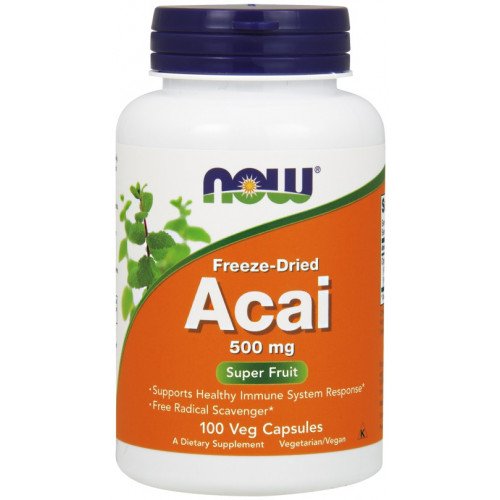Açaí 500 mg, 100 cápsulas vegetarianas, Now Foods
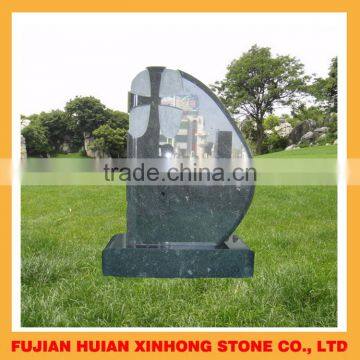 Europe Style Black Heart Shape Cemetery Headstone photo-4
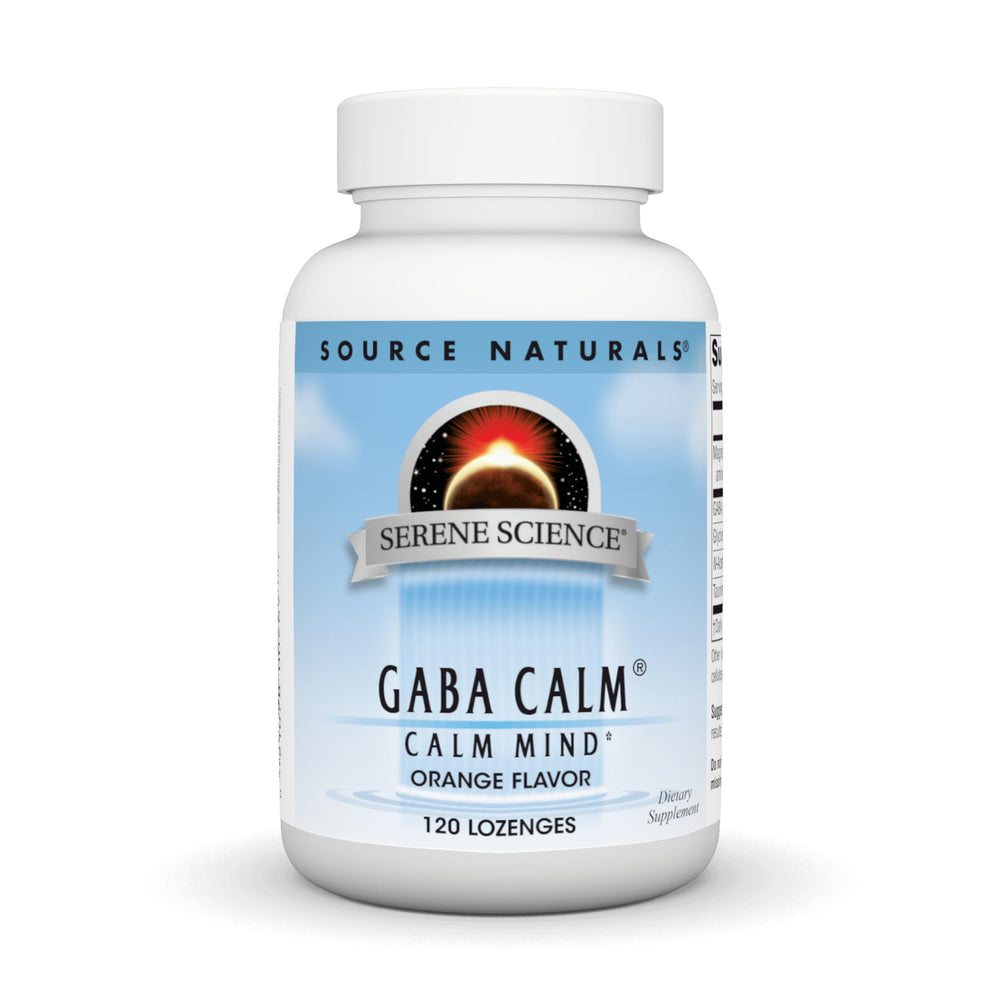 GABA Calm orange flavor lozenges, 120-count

Work instructions
Would you return all the data exactly as given, minus the pictures?

Task result
Açaí 500 mg, 100 cápsulas vegetarianas, Now Foods
 Europe Style Black Heart Shape Cemetery Headstone photo-4
 GABA Calm orange flavor lozenges, 120-count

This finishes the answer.